Fie on those "humanitarians" who loudly proclaimed love and concern, and prated self-righteously, but now turn strangely silent when the consequences are played out!
It has been proven many times in the past that Africa has the resources to provide for the population. It has also been proven many times that those in power will consistently overlook the best interests of their countrymen in favor of driving Rolls Royces and extended stays in Europe. New leaders always turn their backs on the military that bled to put them in power. As the resentment grows, so does the support for the new coup. It is a sad cycle that they are doomed to repeat.
The first step in helping the people of Rhodesia has to be the removal of the feral regime running it. Starving in places like Rhodesia or the Ukraine is basically like not being able to get laid at a whorehouse. You have to really work at it.
The solution to this crisis is embarrassingly obvious: give the farms back to the people from whom they were "taken over" - those that are still alive, anyway. Problem solved. What am I missing here?
Cathy, leave now.
" it does not bear thinking what things will be like this time next year"
It bears thinking about, Cathy. It bears getting out of the country while you are still alive.
What's the point?
In my mind's eye, I see Kathy talking with her neighbors on the street or over their back fence.
Talking.
That ain't gonna get it.
Again!
The answer is clear- Cathy- Kill Mugabe before your entire country dies a horrible death.
Buckle: the other other white meat.
The Zimbabweans have no food?
Not true.
They have each other.
The saddest thing is that, with the resources they have, the rulers could do what is right for their people and everyone would prosper.
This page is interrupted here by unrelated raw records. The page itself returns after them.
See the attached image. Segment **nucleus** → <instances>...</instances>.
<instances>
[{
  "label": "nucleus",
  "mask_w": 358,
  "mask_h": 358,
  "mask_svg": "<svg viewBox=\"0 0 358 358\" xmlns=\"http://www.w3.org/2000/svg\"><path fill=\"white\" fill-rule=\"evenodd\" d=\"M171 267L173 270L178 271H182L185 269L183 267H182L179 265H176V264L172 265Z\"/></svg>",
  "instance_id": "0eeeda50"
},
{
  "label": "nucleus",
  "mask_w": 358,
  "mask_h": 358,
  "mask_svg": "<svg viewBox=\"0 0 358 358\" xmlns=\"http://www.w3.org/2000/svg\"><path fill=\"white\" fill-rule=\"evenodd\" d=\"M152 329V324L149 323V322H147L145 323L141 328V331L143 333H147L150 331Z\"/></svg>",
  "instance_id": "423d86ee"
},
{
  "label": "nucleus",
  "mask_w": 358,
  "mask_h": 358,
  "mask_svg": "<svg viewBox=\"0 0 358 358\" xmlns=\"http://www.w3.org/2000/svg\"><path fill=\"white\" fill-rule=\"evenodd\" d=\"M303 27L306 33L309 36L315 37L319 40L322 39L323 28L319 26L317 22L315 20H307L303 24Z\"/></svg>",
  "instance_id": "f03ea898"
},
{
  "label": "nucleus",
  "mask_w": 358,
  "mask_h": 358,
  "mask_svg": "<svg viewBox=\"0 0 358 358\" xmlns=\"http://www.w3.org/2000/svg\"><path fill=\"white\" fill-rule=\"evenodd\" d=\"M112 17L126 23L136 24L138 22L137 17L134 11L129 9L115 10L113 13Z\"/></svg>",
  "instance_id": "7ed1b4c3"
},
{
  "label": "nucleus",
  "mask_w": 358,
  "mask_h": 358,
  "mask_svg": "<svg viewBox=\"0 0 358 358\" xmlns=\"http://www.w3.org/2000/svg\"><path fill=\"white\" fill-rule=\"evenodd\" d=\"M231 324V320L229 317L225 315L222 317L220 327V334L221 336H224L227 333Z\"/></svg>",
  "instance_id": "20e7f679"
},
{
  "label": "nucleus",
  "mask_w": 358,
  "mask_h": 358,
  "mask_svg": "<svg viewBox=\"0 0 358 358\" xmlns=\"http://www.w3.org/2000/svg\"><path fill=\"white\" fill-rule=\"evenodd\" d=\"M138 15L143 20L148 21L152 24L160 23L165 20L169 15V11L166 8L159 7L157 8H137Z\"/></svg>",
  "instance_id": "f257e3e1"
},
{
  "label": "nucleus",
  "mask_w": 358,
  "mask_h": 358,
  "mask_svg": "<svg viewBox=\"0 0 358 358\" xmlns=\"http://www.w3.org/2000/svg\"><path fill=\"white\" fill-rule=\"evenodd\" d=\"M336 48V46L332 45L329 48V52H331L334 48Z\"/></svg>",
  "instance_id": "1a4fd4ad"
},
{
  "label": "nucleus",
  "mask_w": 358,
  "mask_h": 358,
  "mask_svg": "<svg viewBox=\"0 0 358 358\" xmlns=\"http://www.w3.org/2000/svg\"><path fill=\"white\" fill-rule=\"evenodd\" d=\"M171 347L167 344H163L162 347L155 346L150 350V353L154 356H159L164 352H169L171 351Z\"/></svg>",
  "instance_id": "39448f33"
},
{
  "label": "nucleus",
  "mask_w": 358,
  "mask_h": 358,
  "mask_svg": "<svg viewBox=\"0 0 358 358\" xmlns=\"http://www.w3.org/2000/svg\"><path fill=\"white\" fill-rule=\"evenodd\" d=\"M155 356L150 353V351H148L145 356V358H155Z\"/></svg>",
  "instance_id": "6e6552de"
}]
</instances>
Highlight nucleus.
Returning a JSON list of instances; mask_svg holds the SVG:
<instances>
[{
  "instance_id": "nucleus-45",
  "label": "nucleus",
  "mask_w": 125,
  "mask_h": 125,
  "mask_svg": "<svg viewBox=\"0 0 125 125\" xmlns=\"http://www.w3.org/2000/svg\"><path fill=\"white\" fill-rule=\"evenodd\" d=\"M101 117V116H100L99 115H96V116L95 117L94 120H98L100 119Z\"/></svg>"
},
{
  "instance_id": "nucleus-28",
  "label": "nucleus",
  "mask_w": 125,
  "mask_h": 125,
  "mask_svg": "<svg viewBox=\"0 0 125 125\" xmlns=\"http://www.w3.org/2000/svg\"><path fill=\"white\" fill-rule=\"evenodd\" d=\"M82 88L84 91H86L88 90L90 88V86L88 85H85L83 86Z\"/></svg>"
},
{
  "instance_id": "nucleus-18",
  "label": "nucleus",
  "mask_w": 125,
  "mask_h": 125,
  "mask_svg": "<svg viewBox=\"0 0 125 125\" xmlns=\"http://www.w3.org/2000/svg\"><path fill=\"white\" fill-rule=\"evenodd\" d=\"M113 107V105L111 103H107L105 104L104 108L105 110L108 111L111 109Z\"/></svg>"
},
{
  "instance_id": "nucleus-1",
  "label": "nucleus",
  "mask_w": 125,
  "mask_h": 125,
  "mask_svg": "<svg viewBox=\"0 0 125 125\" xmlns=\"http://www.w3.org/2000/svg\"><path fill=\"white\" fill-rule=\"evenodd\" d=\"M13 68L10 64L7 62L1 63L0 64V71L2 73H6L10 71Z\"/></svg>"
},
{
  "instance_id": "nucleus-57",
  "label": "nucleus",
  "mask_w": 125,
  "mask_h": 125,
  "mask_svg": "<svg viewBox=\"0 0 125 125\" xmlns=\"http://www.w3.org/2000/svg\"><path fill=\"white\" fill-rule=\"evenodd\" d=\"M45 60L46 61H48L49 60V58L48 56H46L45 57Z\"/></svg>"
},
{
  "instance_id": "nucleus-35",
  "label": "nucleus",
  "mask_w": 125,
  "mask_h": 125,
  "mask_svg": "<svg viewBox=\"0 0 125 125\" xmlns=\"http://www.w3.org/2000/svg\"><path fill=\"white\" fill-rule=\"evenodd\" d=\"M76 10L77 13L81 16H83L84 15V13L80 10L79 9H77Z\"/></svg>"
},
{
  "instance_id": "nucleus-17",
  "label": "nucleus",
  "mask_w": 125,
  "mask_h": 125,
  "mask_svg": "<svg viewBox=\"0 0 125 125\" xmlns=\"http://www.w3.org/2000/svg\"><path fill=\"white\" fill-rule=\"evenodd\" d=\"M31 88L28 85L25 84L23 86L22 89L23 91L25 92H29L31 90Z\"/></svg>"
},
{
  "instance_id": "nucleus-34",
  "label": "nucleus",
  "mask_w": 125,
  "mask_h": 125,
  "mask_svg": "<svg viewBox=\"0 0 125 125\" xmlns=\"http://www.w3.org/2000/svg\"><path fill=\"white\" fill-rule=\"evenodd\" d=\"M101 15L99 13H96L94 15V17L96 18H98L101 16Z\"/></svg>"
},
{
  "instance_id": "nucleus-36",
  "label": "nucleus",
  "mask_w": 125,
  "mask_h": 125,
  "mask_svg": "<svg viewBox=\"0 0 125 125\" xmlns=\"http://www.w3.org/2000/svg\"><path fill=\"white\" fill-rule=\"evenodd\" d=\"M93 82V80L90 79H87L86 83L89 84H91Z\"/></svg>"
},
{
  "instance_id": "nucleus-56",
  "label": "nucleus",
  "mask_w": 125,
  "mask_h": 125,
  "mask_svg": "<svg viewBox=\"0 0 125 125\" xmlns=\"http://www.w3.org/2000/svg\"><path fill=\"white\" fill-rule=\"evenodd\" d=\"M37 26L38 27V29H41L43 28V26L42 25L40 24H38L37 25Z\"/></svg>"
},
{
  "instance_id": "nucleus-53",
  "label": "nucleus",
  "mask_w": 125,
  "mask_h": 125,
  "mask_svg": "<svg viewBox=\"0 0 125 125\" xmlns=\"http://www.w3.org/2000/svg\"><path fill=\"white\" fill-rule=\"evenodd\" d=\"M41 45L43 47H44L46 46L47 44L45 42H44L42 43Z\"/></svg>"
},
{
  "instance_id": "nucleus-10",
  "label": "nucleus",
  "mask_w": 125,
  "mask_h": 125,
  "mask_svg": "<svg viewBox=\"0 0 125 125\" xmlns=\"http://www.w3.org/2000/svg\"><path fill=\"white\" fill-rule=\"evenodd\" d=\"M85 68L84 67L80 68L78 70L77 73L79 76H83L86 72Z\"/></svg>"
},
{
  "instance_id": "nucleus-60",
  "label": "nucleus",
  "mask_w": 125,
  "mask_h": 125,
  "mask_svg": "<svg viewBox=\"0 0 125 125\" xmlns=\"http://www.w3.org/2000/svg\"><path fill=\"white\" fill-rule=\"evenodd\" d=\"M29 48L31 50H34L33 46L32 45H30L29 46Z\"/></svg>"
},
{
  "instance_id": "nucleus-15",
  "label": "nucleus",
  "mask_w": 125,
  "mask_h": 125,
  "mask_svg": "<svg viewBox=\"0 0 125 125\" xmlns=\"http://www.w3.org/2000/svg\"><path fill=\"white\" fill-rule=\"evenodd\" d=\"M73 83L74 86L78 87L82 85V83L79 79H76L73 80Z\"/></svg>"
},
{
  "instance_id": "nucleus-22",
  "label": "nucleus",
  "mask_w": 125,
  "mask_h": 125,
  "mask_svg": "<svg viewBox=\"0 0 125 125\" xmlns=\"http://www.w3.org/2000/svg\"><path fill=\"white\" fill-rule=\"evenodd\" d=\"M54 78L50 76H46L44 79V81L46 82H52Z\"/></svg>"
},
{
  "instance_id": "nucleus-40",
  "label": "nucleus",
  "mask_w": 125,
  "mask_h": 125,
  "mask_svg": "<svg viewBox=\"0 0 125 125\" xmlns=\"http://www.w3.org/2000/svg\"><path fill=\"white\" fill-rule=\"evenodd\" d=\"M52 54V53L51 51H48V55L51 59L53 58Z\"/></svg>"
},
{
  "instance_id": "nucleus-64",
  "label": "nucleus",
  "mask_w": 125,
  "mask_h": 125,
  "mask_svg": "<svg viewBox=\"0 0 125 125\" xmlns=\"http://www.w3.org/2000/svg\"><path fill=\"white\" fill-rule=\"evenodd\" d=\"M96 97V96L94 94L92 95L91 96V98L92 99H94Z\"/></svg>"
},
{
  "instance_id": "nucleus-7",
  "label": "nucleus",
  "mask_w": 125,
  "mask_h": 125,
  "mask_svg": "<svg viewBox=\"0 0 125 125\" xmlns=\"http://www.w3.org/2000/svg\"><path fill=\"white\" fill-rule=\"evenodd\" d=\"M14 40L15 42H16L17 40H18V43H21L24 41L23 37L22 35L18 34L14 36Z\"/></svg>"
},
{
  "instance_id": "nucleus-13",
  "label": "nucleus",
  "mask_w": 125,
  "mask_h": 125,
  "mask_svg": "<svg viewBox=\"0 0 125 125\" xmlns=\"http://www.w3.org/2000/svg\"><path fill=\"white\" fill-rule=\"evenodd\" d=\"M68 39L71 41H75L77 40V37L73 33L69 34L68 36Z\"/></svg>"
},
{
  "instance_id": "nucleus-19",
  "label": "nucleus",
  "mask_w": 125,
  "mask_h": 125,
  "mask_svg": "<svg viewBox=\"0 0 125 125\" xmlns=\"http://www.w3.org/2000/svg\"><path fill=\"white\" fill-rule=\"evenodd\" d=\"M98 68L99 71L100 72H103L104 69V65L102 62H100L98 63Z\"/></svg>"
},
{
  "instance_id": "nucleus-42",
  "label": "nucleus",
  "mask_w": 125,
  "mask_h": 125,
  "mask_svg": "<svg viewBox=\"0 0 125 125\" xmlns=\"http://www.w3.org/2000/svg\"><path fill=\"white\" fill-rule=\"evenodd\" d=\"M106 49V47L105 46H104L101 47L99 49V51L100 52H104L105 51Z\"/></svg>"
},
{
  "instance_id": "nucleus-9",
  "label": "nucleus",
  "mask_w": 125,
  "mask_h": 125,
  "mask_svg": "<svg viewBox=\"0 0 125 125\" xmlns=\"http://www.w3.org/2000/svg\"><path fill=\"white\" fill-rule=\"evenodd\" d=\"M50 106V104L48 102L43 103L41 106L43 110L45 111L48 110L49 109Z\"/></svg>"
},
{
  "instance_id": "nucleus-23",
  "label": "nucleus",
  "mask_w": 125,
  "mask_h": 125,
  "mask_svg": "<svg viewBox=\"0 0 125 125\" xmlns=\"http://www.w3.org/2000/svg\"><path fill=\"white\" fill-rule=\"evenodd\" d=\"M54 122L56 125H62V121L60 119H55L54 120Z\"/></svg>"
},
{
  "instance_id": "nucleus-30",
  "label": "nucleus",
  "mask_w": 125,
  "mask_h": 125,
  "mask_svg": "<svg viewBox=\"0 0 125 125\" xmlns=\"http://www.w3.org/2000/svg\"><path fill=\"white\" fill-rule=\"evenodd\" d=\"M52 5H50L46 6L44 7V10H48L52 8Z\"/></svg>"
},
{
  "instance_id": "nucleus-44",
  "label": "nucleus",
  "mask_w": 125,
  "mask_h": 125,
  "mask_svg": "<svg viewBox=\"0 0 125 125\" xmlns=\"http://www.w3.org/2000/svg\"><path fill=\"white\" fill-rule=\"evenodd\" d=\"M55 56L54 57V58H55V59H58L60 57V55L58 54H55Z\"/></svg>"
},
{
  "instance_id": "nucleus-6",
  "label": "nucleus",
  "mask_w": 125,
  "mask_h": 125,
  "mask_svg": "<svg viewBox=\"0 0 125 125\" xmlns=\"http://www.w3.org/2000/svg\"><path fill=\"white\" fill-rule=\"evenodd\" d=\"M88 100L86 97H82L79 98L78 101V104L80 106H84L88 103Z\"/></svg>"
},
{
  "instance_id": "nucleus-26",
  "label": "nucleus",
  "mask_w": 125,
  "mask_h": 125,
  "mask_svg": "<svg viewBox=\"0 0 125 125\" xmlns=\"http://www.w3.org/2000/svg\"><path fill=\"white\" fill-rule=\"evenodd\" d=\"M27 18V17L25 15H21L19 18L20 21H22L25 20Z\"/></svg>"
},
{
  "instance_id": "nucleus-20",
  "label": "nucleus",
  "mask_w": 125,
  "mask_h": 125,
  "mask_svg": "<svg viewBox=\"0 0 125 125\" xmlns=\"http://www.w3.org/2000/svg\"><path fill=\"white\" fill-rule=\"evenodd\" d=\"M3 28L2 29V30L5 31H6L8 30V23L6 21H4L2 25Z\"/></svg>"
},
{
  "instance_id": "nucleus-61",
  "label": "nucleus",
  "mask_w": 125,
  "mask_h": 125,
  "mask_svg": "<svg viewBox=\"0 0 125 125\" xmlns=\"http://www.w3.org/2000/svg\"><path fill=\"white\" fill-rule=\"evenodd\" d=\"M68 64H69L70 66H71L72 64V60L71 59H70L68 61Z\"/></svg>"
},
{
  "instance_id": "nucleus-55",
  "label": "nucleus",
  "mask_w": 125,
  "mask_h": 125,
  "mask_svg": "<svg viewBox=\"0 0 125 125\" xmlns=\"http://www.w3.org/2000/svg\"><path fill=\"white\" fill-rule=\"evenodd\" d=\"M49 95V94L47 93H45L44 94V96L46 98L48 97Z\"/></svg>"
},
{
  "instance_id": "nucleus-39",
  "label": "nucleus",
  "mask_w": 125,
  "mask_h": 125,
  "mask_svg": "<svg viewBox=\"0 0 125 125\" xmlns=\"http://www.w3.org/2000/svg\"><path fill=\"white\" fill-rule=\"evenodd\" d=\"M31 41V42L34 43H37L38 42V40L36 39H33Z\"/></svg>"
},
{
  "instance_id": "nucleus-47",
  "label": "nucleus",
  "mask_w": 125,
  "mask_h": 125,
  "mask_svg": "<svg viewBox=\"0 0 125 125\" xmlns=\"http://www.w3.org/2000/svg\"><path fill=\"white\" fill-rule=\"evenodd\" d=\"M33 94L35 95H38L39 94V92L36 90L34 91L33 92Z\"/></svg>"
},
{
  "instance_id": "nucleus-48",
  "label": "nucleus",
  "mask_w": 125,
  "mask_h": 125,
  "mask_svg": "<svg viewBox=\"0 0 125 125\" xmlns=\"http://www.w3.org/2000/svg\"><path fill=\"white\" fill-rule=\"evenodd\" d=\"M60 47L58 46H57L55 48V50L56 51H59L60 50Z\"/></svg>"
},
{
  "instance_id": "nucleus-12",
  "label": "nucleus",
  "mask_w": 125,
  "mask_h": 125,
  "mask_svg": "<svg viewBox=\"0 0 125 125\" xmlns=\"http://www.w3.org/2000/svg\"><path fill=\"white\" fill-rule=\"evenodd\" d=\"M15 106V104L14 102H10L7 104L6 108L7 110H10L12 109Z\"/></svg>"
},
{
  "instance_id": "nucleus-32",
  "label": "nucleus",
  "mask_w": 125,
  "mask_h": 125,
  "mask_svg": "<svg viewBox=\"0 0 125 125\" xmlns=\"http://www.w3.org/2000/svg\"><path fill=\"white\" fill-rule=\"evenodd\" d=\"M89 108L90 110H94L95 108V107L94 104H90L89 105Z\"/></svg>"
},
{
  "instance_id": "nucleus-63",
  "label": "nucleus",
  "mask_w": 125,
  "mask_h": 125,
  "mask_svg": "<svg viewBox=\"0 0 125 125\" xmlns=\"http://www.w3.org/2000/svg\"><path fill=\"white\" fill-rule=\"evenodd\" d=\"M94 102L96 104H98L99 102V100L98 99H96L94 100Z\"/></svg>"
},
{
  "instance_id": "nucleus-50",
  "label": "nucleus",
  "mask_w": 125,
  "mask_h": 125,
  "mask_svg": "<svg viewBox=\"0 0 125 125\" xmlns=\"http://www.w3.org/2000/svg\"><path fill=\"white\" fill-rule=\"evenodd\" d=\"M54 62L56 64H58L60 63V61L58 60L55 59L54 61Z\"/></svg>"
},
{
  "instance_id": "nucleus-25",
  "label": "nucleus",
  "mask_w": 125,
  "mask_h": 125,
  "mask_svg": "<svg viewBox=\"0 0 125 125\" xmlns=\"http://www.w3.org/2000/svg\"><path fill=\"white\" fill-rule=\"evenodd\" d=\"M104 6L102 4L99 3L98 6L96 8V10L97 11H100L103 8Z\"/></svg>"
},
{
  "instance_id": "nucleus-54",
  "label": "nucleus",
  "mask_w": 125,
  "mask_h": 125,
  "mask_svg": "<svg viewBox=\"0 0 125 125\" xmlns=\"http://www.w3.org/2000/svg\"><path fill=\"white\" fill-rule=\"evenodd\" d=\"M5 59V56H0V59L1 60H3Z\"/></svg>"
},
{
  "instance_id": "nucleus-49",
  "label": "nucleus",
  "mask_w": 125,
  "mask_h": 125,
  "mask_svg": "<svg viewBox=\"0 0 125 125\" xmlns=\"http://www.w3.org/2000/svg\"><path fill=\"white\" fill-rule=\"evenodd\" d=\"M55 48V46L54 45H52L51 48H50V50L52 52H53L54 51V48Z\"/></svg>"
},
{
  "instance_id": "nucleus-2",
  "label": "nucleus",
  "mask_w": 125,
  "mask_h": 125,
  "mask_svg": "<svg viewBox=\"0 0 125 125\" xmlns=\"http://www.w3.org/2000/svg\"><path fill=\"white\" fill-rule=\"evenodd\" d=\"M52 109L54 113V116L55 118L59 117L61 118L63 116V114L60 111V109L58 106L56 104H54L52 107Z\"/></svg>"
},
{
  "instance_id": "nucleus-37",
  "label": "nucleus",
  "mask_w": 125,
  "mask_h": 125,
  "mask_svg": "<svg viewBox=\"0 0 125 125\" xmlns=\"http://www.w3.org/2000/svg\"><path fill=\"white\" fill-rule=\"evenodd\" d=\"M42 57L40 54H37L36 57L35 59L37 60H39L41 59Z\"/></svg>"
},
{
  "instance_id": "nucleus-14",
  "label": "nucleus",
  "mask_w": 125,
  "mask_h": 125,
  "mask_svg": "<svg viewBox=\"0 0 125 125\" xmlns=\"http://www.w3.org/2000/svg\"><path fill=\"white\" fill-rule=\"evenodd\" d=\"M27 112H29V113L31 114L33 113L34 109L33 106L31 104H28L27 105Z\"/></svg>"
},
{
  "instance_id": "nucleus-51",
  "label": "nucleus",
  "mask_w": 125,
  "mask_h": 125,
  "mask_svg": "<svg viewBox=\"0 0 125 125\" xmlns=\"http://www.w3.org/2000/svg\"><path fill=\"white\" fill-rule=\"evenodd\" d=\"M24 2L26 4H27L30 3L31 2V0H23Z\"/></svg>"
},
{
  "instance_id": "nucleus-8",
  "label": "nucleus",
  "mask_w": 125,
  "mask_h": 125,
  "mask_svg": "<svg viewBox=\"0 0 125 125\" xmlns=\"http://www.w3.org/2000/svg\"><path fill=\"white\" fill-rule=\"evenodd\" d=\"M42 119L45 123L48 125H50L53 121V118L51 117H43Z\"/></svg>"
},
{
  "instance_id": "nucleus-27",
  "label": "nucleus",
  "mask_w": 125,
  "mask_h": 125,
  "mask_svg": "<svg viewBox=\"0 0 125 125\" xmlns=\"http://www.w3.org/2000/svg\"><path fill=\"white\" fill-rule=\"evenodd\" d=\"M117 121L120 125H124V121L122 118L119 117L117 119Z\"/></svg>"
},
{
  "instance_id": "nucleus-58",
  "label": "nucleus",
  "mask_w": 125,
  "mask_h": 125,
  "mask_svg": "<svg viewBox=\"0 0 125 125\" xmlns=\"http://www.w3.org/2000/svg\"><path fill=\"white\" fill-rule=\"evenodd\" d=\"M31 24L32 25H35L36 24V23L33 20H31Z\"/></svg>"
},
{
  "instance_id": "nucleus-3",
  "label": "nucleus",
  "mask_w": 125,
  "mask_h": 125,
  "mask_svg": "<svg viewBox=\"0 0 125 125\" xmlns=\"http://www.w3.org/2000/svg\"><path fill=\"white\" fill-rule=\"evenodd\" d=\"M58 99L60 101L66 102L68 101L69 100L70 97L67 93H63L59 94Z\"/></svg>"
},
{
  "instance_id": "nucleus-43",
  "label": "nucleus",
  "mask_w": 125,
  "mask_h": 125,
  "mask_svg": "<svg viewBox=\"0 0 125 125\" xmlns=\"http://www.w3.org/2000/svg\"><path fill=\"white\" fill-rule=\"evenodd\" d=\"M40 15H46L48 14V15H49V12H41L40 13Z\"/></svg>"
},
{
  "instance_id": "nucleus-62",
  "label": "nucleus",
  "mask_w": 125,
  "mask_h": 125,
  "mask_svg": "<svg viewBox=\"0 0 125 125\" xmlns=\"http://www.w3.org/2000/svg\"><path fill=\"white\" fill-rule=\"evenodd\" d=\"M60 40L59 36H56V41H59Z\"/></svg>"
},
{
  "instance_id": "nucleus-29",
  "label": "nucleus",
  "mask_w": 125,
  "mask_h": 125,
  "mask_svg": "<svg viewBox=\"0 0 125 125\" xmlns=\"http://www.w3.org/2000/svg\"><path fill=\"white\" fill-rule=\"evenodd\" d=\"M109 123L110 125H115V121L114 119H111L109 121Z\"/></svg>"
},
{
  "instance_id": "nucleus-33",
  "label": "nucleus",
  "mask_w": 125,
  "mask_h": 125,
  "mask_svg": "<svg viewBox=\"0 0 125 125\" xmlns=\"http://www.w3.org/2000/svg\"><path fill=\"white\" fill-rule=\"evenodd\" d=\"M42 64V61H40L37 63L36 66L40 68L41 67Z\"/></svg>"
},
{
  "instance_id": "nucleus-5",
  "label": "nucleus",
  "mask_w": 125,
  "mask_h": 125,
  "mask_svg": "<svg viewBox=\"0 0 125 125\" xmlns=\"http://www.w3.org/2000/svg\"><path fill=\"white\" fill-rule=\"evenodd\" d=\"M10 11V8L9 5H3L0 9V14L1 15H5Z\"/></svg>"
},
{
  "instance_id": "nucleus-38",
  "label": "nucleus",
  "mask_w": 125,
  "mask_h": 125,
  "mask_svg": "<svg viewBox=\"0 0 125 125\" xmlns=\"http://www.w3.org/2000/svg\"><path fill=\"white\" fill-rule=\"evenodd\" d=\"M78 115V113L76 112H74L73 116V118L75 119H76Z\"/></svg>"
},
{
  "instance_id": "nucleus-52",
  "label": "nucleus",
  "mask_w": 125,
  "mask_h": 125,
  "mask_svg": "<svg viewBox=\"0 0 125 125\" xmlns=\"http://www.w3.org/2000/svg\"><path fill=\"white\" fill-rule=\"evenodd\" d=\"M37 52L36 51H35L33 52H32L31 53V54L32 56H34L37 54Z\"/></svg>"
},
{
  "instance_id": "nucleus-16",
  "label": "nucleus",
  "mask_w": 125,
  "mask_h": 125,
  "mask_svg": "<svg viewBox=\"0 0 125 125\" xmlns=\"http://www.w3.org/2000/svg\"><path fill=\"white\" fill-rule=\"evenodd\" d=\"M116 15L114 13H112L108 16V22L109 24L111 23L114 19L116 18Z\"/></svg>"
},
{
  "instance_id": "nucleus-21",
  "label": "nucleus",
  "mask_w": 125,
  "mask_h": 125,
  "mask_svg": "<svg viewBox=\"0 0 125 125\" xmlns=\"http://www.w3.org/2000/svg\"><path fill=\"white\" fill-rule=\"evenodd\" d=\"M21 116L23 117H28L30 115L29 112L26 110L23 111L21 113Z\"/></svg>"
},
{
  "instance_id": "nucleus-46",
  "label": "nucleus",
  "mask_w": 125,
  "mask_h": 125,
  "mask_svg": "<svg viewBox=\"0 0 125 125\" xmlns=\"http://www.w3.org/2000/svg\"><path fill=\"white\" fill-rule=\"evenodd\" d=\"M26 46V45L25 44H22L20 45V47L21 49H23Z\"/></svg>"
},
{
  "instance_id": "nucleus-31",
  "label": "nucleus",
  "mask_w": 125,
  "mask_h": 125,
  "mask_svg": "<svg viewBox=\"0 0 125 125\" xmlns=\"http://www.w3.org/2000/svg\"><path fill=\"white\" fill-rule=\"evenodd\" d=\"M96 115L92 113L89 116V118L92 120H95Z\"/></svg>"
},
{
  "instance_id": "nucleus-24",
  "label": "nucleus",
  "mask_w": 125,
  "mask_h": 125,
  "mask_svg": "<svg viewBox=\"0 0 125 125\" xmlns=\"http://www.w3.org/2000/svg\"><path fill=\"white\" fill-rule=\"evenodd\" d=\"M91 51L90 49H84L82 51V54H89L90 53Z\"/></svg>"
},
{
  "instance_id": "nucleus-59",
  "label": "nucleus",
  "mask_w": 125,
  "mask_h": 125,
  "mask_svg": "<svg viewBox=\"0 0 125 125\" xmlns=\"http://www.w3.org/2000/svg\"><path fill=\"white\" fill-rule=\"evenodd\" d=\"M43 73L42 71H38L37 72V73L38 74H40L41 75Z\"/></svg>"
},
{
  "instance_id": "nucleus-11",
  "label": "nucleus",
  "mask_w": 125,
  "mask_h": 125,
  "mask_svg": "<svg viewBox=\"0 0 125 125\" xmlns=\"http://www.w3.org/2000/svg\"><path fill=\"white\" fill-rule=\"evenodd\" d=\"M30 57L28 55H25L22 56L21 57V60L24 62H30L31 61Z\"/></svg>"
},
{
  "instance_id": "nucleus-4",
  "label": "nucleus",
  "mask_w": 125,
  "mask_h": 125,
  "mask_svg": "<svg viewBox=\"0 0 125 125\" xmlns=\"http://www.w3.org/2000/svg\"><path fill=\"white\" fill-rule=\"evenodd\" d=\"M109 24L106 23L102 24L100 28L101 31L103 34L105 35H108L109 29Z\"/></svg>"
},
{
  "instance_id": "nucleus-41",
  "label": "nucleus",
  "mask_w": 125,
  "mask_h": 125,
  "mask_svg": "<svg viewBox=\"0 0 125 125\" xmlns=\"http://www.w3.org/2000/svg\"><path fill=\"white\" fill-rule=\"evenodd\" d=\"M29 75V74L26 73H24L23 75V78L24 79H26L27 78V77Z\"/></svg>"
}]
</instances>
But they're not smart enough for that. And they lack the moral fiber.
Also, the farmers would be fools to again trust any promises by Zim to respect their title deeds. In 1980, many farmers had their bags packed in the full expectation that they would lose their land. Mugabe made a speech in which he implored them to remain and help to develop a new Zimbabwe. Many took him at his word.
In 2000, the farm invasions began. There were about 4.500 family run commercial farm operations that provided the engine of Zin's economy, food for Zim and the rest of southern Africa, and much of Zim's forex., about 15percent of the commercial farm operators were indigenous blacks.
The white population was about 50,000 out of a population of twelve million. The last reliable figures that I know of, about a year old now, put the white population at about 35,000 and I suspect that it is now less than 25,000.
And it is not only the whites who were displaced. The trained farm employees, the only ones who know how to farm the veldt, were also driven off the land and most have joined the volkerwanderung.
So virtually the whole of the farm expertise has been driven off the land and sgriculture has reverted to a scratch and plant, slash and burn, beast draughted, hand irrigated subsistence level.
This will a case study for macroeconomics and geopolitics proffessors to assign to their students for years to come.
Somebody once told me that the best thing for Africa and specifically Zimbabwe would be for someone to parachute millions of machine pistols, each with a thousand rounds, and let events take their course from that point onward. They might have been right.
Thanks for the nice explanation, Clive. I suspected and now see that what I was suggesting isn't feasible under the current set of conditions. The more I read about this the more I'm convinced that Mugabe really is as bad as they say he is.